The Federal Trade Commission has frozen the assets funding the spamming activities

Oct 15, 2008 11:41 GMT  ·  By

The U.S. Federal Trade Commission (FTC) has obtained a court order to shut down a number of companies serving a vast spam network. All the assets and accounts have been frozen and the two individuals behind the whole operation have received restraining orders.

Lance Atkinson from New Zealand and Jody Smith from Texas are accused of running the spam network and, according to the FTC, they are responsible for sending billions of spam messages. The Spamhaus project considers the enterprise run by the two, also known as the HerbalKing gang, “the #1 worst spam gang on the Internet for much of 2007 and 2008” and, as they revealed, it has been running since 2005.

The Register reports that Richard Cox, Spamhaus CIO, noted that Atkinson and Smith "are probably the most prolific spammers at the moment". The two used several companies in U.S. and abroad to sell fake prescription drugs that were not FDA approved as well as male-enhancement and weight loss pills. The drugs were being shipped from countries like India and did not conform to the FDA standards.
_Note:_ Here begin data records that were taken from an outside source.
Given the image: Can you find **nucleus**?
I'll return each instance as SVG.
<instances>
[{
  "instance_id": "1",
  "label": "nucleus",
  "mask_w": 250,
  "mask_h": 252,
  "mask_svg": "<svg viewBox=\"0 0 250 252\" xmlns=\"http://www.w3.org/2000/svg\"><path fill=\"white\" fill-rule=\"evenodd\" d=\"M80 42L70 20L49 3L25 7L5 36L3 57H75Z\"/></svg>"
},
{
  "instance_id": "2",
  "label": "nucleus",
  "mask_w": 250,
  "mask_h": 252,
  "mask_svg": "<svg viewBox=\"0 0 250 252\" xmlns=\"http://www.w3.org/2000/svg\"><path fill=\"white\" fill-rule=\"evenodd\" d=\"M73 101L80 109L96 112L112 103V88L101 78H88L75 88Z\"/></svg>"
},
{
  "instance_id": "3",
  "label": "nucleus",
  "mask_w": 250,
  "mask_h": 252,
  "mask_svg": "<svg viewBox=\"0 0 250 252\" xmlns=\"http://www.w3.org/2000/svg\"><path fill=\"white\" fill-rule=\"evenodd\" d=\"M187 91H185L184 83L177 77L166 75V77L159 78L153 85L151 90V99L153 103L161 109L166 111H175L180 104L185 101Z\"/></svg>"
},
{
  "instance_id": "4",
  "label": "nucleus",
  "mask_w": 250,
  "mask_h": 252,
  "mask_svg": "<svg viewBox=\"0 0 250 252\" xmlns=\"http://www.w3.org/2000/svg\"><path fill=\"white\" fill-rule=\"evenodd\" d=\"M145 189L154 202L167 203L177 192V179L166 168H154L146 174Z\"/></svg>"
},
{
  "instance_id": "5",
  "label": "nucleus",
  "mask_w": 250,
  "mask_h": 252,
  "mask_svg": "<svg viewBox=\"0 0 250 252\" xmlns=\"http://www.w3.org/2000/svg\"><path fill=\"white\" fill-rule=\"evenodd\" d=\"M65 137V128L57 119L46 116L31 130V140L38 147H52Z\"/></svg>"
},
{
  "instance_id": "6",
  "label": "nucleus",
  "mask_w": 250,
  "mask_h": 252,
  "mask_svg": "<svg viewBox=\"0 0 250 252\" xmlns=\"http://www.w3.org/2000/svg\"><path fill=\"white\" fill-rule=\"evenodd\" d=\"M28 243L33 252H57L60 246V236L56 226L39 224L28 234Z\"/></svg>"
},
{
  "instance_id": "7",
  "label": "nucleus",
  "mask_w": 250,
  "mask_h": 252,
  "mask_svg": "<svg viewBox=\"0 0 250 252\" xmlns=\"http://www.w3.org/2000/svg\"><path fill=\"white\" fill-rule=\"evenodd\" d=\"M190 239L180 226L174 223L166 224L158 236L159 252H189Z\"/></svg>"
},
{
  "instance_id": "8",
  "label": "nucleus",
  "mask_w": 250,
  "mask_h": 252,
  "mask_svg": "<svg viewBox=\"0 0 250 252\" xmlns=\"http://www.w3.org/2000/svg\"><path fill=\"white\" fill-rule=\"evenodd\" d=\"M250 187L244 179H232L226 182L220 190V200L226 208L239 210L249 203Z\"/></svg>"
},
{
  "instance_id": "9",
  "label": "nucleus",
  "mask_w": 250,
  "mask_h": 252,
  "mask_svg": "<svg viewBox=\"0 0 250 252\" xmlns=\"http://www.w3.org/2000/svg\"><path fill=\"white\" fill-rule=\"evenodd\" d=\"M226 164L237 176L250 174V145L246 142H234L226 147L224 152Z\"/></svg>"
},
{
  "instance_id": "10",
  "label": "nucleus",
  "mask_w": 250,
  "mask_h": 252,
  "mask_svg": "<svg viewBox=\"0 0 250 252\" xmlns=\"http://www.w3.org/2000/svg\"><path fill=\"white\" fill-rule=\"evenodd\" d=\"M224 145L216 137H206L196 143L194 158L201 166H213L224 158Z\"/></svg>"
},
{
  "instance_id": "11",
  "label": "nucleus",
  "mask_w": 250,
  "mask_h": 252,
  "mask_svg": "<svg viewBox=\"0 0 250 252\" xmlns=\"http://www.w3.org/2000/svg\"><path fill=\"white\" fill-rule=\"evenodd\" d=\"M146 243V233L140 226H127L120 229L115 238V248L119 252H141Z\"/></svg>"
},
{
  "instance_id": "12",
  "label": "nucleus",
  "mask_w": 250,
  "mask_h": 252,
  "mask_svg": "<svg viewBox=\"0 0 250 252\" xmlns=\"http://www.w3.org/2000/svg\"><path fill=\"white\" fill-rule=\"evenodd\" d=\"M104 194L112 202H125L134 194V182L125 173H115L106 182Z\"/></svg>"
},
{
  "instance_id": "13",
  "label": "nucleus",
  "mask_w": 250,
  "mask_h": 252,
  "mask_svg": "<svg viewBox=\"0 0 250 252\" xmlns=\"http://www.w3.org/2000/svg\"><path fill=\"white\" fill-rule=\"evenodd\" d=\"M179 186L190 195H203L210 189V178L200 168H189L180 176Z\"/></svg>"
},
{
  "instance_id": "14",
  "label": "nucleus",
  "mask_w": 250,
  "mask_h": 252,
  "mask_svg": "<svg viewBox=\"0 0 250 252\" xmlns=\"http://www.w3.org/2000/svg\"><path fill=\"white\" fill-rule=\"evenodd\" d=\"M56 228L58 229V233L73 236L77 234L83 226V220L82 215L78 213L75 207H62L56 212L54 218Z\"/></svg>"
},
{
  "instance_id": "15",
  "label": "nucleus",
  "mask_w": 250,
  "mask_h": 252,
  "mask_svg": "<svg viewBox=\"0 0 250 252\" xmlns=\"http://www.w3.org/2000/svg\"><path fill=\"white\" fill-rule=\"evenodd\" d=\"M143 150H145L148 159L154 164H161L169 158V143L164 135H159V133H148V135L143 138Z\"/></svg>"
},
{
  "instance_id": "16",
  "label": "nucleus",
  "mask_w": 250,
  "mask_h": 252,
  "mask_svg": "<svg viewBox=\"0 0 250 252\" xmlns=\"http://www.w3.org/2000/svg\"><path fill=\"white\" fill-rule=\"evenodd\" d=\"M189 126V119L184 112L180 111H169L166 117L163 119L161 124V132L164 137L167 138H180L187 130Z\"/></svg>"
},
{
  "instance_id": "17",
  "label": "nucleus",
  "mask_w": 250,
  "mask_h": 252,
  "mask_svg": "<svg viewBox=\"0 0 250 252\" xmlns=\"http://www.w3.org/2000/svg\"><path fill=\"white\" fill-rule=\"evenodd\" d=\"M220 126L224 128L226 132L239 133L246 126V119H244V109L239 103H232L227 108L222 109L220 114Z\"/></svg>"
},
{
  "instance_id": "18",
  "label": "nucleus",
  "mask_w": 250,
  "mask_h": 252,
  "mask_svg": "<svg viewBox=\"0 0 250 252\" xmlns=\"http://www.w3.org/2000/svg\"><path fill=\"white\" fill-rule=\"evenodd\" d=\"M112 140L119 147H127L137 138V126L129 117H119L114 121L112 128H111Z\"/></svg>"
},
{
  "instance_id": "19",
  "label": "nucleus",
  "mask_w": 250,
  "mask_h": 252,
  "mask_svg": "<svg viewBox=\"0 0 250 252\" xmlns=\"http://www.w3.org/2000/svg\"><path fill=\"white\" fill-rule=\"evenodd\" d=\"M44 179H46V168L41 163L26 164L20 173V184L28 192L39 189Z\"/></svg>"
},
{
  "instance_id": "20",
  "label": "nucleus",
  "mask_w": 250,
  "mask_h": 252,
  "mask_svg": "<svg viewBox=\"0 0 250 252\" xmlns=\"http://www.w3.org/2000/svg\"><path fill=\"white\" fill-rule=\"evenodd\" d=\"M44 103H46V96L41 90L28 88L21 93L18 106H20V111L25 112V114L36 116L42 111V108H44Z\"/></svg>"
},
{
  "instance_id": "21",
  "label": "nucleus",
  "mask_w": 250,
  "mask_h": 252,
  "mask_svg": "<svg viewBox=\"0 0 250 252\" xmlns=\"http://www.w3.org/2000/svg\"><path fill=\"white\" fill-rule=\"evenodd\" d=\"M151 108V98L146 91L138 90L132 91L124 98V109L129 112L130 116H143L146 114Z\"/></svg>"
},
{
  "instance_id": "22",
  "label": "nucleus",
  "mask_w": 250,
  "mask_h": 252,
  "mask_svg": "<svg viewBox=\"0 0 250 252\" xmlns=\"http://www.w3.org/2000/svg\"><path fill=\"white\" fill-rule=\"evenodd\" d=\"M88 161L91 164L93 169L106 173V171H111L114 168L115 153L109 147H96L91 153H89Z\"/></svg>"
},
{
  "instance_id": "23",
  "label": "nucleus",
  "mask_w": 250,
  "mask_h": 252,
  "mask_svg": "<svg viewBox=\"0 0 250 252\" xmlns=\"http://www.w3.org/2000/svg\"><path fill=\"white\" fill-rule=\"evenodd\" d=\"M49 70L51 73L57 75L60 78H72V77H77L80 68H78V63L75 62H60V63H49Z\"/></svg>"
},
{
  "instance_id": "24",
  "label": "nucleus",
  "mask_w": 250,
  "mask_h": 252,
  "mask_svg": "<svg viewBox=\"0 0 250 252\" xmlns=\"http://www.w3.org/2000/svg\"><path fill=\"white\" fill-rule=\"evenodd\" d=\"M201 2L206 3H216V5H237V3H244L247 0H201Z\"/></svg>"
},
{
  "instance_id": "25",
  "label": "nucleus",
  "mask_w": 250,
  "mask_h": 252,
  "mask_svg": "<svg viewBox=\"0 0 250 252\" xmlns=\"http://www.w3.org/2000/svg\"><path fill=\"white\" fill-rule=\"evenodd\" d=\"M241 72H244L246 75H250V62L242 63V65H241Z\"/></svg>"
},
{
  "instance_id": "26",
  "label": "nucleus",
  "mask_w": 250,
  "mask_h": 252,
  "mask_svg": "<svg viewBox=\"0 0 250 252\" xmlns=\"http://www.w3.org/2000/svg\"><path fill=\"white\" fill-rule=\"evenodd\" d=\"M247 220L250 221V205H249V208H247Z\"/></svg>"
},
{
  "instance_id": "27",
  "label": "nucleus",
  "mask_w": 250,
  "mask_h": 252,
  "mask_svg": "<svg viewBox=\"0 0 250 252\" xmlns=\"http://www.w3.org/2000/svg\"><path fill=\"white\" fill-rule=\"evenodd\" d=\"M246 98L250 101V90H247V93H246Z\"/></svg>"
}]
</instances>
In addition, when the FTC covertly obtained samples of the drugs and had them tested, the results revealed that the drugs posed health risks.
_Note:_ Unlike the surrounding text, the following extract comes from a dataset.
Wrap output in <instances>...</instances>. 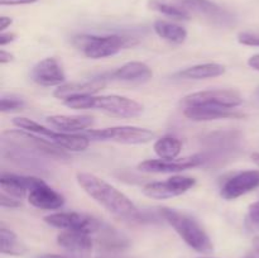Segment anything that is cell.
I'll use <instances>...</instances> for the list:
<instances>
[{"mask_svg":"<svg viewBox=\"0 0 259 258\" xmlns=\"http://www.w3.org/2000/svg\"><path fill=\"white\" fill-rule=\"evenodd\" d=\"M0 250L3 254H9V255H20L25 253L27 248L19 240L14 232L7 229V228L2 227L0 229Z\"/></svg>","mask_w":259,"mask_h":258,"instance_id":"cell-26","label":"cell"},{"mask_svg":"<svg viewBox=\"0 0 259 258\" xmlns=\"http://www.w3.org/2000/svg\"><path fill=\"white\" fill-rule=\"evenodd\" d=\"M58 245L75 254H86L93 249L91 234L80 230H63L57 235Z\"/></svg>","mask_w":259,"mask_h":258,"instance_id":"cell-19","label":"cell"},{"mask_svg":"<svg viewBox=\"0 0 259 258\" xmlns=\"http://www.w3.org/2000/svg\"><path fill=\"white\" fill-rule=\"evenodd\" d=\"M248 65L253 68V70L259 71V55H254L248 60Z\"/></svg>","mask_w":259,"mask_h":258,"instance_id":"cell-36","label":"cell"},{"mask_svg":"<svg viewBox=\"0 0 259 258\" xmlns=\"http://www.w3.org/2000/svg\"><path fill=\"white\" fill-rule=\"evenodd\" d=\"M24 100L19 96L15 95H3L0 100V110L3 113H9V111L19 110L24 106Z\"/></svg>","mask_w":259,"mask_h":258,"instance_id":"cell-28","label":"cell"},{"mask_svg":"<svg viewBox=\"0 0 259 258\" xmlns=\"http://www.w3.org/2000/svg\"><path fill=\"white\" fill-rule=\"evenodd\" d=\"M252 159H253V162L257 164V166H259V153H253L252 154Z\"/></svg>","mask_w":259,"mask_h":258,"instance_id":"cell-40","label":"cell"},{"mask_svg":"<svg viewBox=\"0 0 259 258\" xmlns=\"http://www.w3.org/2000/svg\"><path fill=\"white\" fill-rule=\"evenodd\" d=\"M28 201L37 209L56 210L65 205V197L48 186L46 182L38 185L28 194Z\"/></svg>","mask_w":259,"mask_h":258,"instance_id":"cell-17","label":"cell"},{"mask_svg":"<svg viewBox=\"0 0 259 258\" xmlns=\"http://www.w3.org/2000/svg\"><path fill=\"white\" fill-rule=\"evenodd\" d=\"M105 86L106 78L104 76H100V77H94L93 80L82 81V82L63 83V85L58 86V89H56L53 96L66 100V99L73 98V96L95 95L96 93L103 90Z\"/></svg>","mask_w":259,"mask_h":258,"instance_id":"cell-16","label":"cell"},{"mask_svg":"<svg viewBox=\"0 0 259 258\" xmlns=\"http://www.w3.org/2000/svg\"><path fill=\"white\" fill-rule=\"evenodd\" d=\"M111 77L114 80L124 81L129 83H143L147 82L149 78H152L153 72L143 62H128L119 67L118 70L111 73Z\"/></svg>","mask_w":259,"mask_h":258,"instance_id":"cell-21","label":"cell"},{"mask_svg":"<svg viewBox=\"0 0 259 258\" xmlns=\"http://www.w3.org/2000/svg\"><path fill=\"white\" fill-rule=\"evenodd\" d=\"M177 3L185 10H190V12L204 15L211 22L225 24V23L232 20L229 13H227L223 8H220L215 3L209 2V0H177Z\"/></svg>","mask_w":259,"mask_h":258,"instance_id":"cell-18","label":"cell"},{"mask_svg":"<svg viewBox=\"0 0 259 258\" xmlns=\"http://www.w3.org/2000/svg\"><path fill=\"white\" fill-rule=\"evenodd\" d=\"M243 99L238 91L232 89L205 90L190 94L182 99L185 108L187 106H215L223 109H234L242 105Z\"/></svg>","mask_w":259,"mask_h":258,"instance_id":"cell-8","label":"cell"},{"mask_svg":"<svg viewBox=\"0 0 259 258\" xmlns=\"http://www.w3.org/2000/svg\"><path fill=\"white\" fill-rule=\"evenodd\" d=\"M195 184H196V180L192 177L177 175V176L169 177L166 181L149 182L143 187V194L151 199L166 200L185 194Z\"/></svg>","mask_w":259,"mask_h":258,"instance_id":"cell-10","label":"cell"},{"mask_svg":"<svg viewBox=\"0 0 259 258\" xmlns=\"http://www.w3.org/2000/svg\"><path fill=\"white\" fill-rule=\"evenodd\" d=\"M238 40H239V43H242V45L259 47V33L242 32L238 35Z\"/></svg>","mask_w":259,"mask_h":258,"instance_id":"cell-30","label":"cell"},{"mask_svg":"<svg viewBox=\"0 0 259 258\" xmlns=\"http://www.w3.org/2000/svg\"><path fill=\"white\" fill-rule=\"evenodd\" d=\"M151 8L153 10H157V12L162 13V14L168 15V17H172V18H176V19H189L190 18L189 12L185 10L184 8L175 7V5L167 4V3L153 0V2H151Z\"/></svg>","mask_w":259,"mask_h":258,"instance_id":"cell-27","label":"cell"},{"mask_svg":"<svg viewBox=\"0 0 259 258\" xmlns=\"http://www.w3.org/2000/svg\"><path fill=\"white\" fill-rule=\"evenodd\" d=\"M0 205L3 207H10L12 209V207H19L22 204L15 197H12L5 194V192H2V195H0Z\"/></svg>","mask_w":259,"mask_h":258,"instance_id":"cell-31","label":"cell"},{"mask_svg":"<svg viewBox=\"0 0 259 258\" xmlns=\"http://www.w3.org/2000/svg\"><path fill=\"white\" fill-rule=\"evenodd\" d=\"M70 109H95L118 118H137L143 113V105L120 95H81L63 100Z\"/></svg>","mask_w":259,"mask_h":258,"instance_id":"cell-2","label":"cell"},{"mask_svg":"<svg viewBox=\"0 0 259 258\" xmlns=\"http://www.w3.org/2000/svg\"><path fill=\"white\" fill-rule=\"evenodd\" d=\"M13 124L18 128L27 131L29 133L35 134L40 137L45 141L60 147V148L66 149V151L72 152H82L90 146V138L81 134H68L62 133V132H55L47 126L40 125L37 121L28 118H14Z\"/></svg>","mask_w":259,"mask_h":258,"instance_id":"cell-5","label":"cell"},{"mask_svg":"<svg viewBox=\"0 0 259 258\" xmlns=\"http://www.w3.org/2000/svg\"><path fill=\"white\" fill-rule=\"evenodd\" d=\"M209 161L206 154H194L182 159H147L138 164L142 172L148 174H176L185 169L202 166Z\"/></svg>","mask_w":259,"mask_h":258,"instance_id":"cell-11","label":"cell"},{"mask_svg":"<svg viewBox=\"0 0 259 258\" xmlns=\"http://www.w3.org/2000/svg\"><path fill=\"white\" fill-rule=\"evenodd\" d=\"M73 45L89 58L110 57L133 45V39L120 34H80L73 37Z\"/></svg>","mask_w":259,"mask_h":258,"instance_id":"cell-4","label":"cell"},{"mask_svg":"<svg viewBox=\"0 0 259 258\" xmlns=\"http://www.w3.org/2000/svg\"><path fill=\"white\" fill-rule=\"evenodd\" d=\"M37 0H0L2 5H22V4H32Z\"/></svg>","mask_w":259,"mask_h":258,"instance_id":"cell-33","label":"cell"},{"mask_svg":"<svg viewBox=\"0 0 259 258\" xmlns=\"http://www.w3.org/2000/svg\"><path fill=\"white\" fill-rule=\"evenodd\" d=\"M35 258H71V257H67V255H62V254H40V255H37Z\"/></svg>","mask_w":259,"mask_h":258,"instance_id":"cell-37","label":"cell"},{"mask_svg":"<svg viewBox=\"0 0 259 258\" xmlns=\"http://www.w3.org/2000/svg\"><path fill=\"white\" fill-rule=\"evenodd\" d=\"M43 180L33 176H19L14 174L3 172L0 177V187L2 192H5L9 196L15 199H23L25 195L29 194L30 190L34 189L38 185L43 184Z\"/></svg>","mask_w":259,"mask_h":258,"instance_id":"cell-14","label":"cell"},{"mask_svg":"<svg viewBox=\"0 0 259 258\" xmlns=\"http://www.w3.org/2000/svg\"><path fill=\"white\" fill-rule=\"evenodd\" d=\"M253 248H254V252L259 253V237H255L253 239Z\"/></svg>","mask_w":259,"mask_h":258,"instance_id":"cell-38","label":"cell"},{"mask_svg":"<svg viewBox=\"0 0 259 258\" xmlns=\"http://www.w3.org/2000/svg\"><path fill=\"white\" fill-rule=\"evenodd\" d=\"M258 95H259V89H258Z\"/></svg>","mask_w":259,"mask_h":258,"instance_id":"cell-41","label":"cell"},{"mask_svg":"<svg viewBox=\"0 0 259 258\" xmlns=\"http://www.w3.org/2000/svg\"><path fill=\"white\" fill-rule=\"evenodd\" d=\"M13 23V20L8 17H0V30L2 33L7 29L8 27H10V24Z\"/></svg>","mask_w":259,"mask_h":258,"instance_id":"cell-35","label":"cell"},{"mask_svg":"<svg viewBox=\"0 0 259 258\" xmlns=\"http://www.w3.org/2000/svg\"><path fill=\"white\" fill-rule=\"evenodd\" d=\"M245 227L250 232H259V201L254 202L248 209L245 217Z\"/></svg>","mask_w":259,"mask_h":258,"instance_id":"cell-29","label":"cell"},{"mask_svg":"<svg viewBox=\"0 0 259 258\" xmlns=\"http://www.w3.org/2000/svg\"><path fill=\"white\" fill-rule=\"evenodd\" d=\"M45 222L51 227L58 228V229L80 230L89 234H95L103 225V222L91 215L75 211L55 212V214L45 217Z\"/></svg>","mask_w":259,"mask_h":258,"instance_id":"cell-9","label":"cell"},{"mask_svg":"<svg viewBox=\"0 0 259 258\" xmlns=\"http://www.w3.org/2000/svg\"><path fill=\"white\" fill-rule=\"evenodd\" d=\"M15 37H17V35H15L14 33H4V32H3L2 34H0V46H2V47H4V46L8 45V43L13 42V40L15 39Z\"/></svg>","mask_w":259,"mask_h":258,"instance_id":"cell-32","label":"cell"},{"mask_svg":"<svg viewBox=\"0 0 259 258\" xmlns=\"http://www.w3.org/2000/svg\"><path fill=\"white\" fill-rule=\"evenodd\" d=\"M185 116L195 121L220 120V119H239L244 114L233 109L215 108V106H187L184 111Z\"/></svg>","mask_w":259,"mask_h":258,"instance_id":"cell-20","label":"cell"},{"mask_svg":"<svg viewBox=\"0 0 259 258\" xmlns=\"http://www.w3.org/2000/svg\"><path fill=\"white\" fill-rule=\"evenodd\" d=\"M3 137H4V141L23 147L43 158L60 159V161L70 158L62 148L27 131H7L3 133Z\"/></svg>","mask_w":259,"mask_h":258,"instance_id":"cell-7","label":"cell"},{"mask_svg":"<svg viewBox=\"0 0 259 258\" xmlns=\"http://www.w3.org/2000/svg\"><path fill=\"white\" fill-rule=\"evenodd\" d=\"M13 57H14V56H13L10 52H7V51L4 50L0 51V63H2V65H4V63L7 62H10V61L13 60Z\"/></svg>","mask_w":259,"mask_h":258,"instance_id":"cell-34","label":"cell"},{"mask_svg":"<svg viewBox=\"0 0 259 258\" xmlns=\"http://www.w3.org/2000/svg\"><path fill=\"white\" fill-rule=\"evenodd\" d=\"M76 180L81 189L114 218L125 223H143L144 218L138 207L113 185L88 172H78Z\"/></svg>","mask_w":259,"mask_h":258,"instance_id":"cell-1","label":"cell"},{"mask_svg":"<svg viewBox=\"0 0 259 258\" xmlns=\"http://www.w3.org/2000/svg\"><path fill=\"white\" fill-rule=\"evenodd\" d=\"M47 123L62 133L73 134L93 125L94 119L90 115H51Z\"/></svg>","mask_w":259,"mask_h":258,"instance_id":"cell-22","label":"cell"},{"mask_svg":"<svg viewBox=\"0 0 259 258\" xmlns=\"http://www.w3.org/2000/svg\"><path fill=\"white\" fill-rule=\"evenodd\" d=\"M95 234L99 249L103 250L104 254H116L118 252H123L131 244L129 239L123 233L118 232L105 223H103L101 228Z\"/></svg>","mask_w":259,"mask_h":258,"instance_id":"cell-15","label":"cell"},{"mask_svg":"<svg viewBox=\"0 0 259 258\" xmlns=\"http://www.w3.org/2000/svg\"><path fill=\"white\" fill-rule=\"evenodd\" d=\"M159 214L192 249L205 254L212 252L214 245L211 239L197 220L171 207H159Z\"/></svg>","mask_w":259,"mask_h":258,"instance_id":"cell-3","label":"cell"},{"mask_svg":"<svg viewBox=\"0 0 259 258\" xmlns=\"http://www.w3.org/2000/svg\"><path fill=\"white\" fill-rule=\"evenodd\" d=\"M259 187V169L238 172L220 187V195L225 200H235Z\"/></svg>","mask_w":259,"mask_h":258,"instance_id":"cell-12","label":"cell"},{"mask_svg":"<svg viewBox=\"0 0 259 258\" xmlns=\"http://www.w3.org/2000/svg\"><path fill=\"white\" fill-rule=\"evenodd\" d=\"M96 258H121L116 254H103V255H98Z\"/></svg>","mask_w":259,"mask_h":258,"instance_id":"cell-39","label":"cell"},{"mask_svg":"<svg viewBox=\"0 0 259 258\" xmlns=\"http://www.w3.org/2000/svg\"><path fill=\"white\" fill-rule=\"evenodd\" d=\"M30 76L37 85L46 86V88L61 86L66 81V75L63 72L62 66L53 57H47L39 61L33 67Z\"/></svg>","mask_w":259,"mask_h":258,"instance_id":"cell-13","label":"cell"},{"mask_svg":"<svg viewBox=\"0 0 259 258\" xmlns=\"http://www.w3.org/2000/svg\"><path fill=\"white\" fill-rule=\"evenodd\" d=\"M153 28L158 37L167 40V42L175 43V45H181L187 38V30L181 25L175 24V23L157 20Z\"/></svg>","mask_w":259,"mask_h":258,"instance_id":"cell-24","label":"cell"},{"mask_svg":"<svg viewBox=\"0 0 259 258\" xmlns=\"http://www.w3.org/2000/svg\"><path fill=\"white\" fill-rule=\"evenodd\" d=\"M223 73H225V67L220 63H200L180 71L177 76L185 80H205V78L218 77Z\"/></svg>","mask_w":259,"mask_h":258,"instance_id":"cell-23","label":"cell"},{"mask_svg":"<svg viewBox=\"0 0 259 258\" xmlns=\"http://www.w3.org/2000/svg\"><path fill=\"white\" fill-rule=\"evenodd\" d=\"M154 152L161 159H176L182 149V143L176 137H162L154 142Z\"/></svg>","mask_w":259,"mask_h":258,"instance_id":"cell-25","label":"cell"},{"mask_svg":"<svg viewBox=\"0 0 259 258\" xmlns=\"http://www.w3.org/2000/svg\"><path fill=\"white\" fill-rule=\"evenodd\" d=\"M86 137L98 142H115L121 144H144L154 138V133L147 128L121 125L86 132Z\"/></svg>","mask_w":259,"mask_h":258,"instance_id":"cell-6","label":"cell"}]
</instances>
The two men also set up an affiliate program called Affking through which they recruited other spammers. This service is believed to have been responsible for one third of the entire spam activity in the world. The money resulting from the scams was laundered through multiple merchant accounts set up by Smith in countries like Cyprus or Georgia to make it harder for the U.S. authorities to track it. To put things into perspective, one of Smith's U.S.-based companies, Tango Pay, received around $3.3 million from September 2007 to May 2008 from bank accounts in Cyprus.
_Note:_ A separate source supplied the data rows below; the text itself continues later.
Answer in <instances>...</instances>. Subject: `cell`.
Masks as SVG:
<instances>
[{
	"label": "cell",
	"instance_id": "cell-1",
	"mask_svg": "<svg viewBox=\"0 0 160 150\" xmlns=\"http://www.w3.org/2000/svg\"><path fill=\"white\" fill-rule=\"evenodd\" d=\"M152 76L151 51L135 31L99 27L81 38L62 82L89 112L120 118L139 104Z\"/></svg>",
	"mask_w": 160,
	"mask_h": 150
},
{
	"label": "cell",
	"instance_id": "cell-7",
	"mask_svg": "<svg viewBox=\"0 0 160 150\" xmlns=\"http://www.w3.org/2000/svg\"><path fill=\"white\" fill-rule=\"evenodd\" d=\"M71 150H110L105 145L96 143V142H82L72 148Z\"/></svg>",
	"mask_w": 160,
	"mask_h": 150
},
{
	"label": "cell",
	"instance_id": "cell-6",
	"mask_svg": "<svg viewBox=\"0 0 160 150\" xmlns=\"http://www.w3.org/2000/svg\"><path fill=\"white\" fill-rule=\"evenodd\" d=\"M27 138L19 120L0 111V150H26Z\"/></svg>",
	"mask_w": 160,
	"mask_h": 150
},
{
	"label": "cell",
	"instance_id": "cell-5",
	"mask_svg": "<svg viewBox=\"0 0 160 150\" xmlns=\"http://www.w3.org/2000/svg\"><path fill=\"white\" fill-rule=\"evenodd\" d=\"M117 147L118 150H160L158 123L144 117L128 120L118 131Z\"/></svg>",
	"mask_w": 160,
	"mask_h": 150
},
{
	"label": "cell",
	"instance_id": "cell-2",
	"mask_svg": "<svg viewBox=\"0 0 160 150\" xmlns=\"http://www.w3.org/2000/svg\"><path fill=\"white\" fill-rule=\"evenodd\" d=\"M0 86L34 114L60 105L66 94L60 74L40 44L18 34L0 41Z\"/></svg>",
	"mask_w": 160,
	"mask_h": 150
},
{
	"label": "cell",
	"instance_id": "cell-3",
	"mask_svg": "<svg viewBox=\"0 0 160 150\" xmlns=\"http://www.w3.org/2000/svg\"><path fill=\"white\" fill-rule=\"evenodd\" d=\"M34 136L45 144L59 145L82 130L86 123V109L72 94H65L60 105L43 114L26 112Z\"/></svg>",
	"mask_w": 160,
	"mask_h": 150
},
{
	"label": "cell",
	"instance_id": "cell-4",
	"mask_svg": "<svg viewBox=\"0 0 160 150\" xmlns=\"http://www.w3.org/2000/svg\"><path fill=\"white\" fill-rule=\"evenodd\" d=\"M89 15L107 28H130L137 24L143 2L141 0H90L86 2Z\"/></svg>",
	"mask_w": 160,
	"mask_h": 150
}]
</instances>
“Their enterprise included participants in Australia, New Zealand, China, India, Russia, Canada, and the United States,” is noted in the FTC press release. Therefore, the Commission coordinated their efforts with the New Zealand Department of Internal Affairs and the Australian Communications and Media Authority in order to hit the network infrastructure at the same time hoping to put a halt to the operations. Spamhaus' Richard Cox pointed out that "this is probably the first time that an action by law enforcement will affect the level of spam in people's inboxes" throughout the world.